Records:
____
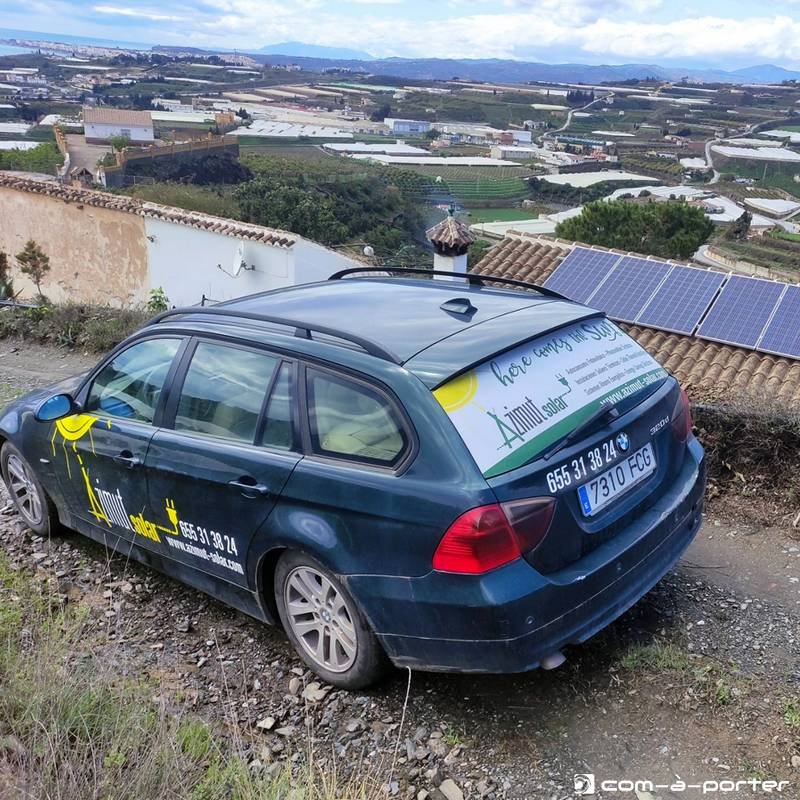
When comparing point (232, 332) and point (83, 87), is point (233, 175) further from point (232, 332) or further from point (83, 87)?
point (83, 87)

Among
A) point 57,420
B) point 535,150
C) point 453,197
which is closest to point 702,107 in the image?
point 535,150

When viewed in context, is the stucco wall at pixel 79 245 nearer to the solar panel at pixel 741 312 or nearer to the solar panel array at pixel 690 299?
the solar panel array at pixel 690 299

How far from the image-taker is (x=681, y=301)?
1282 cm

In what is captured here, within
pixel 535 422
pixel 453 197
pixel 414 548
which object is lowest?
pixel 453 197

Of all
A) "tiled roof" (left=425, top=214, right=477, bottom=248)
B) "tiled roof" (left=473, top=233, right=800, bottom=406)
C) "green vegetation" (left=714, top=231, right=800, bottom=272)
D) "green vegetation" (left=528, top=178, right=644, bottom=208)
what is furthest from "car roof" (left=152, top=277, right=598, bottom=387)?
"green vegetation" (left=528, top=178, right=644, bottom=208)

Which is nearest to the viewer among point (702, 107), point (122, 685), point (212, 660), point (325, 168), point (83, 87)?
point (122, 685)

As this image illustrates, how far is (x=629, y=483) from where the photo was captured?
335 cm

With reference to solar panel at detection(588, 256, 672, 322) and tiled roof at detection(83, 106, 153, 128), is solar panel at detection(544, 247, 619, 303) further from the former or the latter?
tiled roof at detection(83, 106, 153, 128)

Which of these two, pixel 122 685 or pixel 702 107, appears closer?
pixel 122 685

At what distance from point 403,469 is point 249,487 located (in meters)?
0.81

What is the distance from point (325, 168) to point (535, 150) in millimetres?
54410

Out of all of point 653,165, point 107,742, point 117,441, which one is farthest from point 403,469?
point 653,165

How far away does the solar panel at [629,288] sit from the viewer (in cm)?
1279

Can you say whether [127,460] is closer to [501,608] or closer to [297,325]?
[297,325]
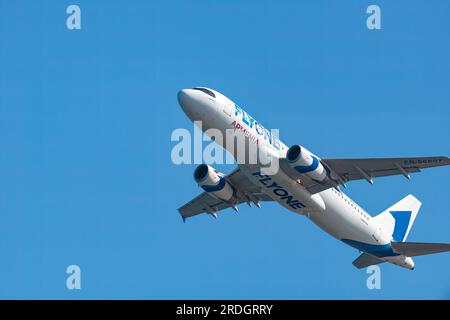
____
TASK REQUIREMENTS: Please count how many lines in the records above contain the string "detection", with case counting, and give only that number.

SOLUTION: 2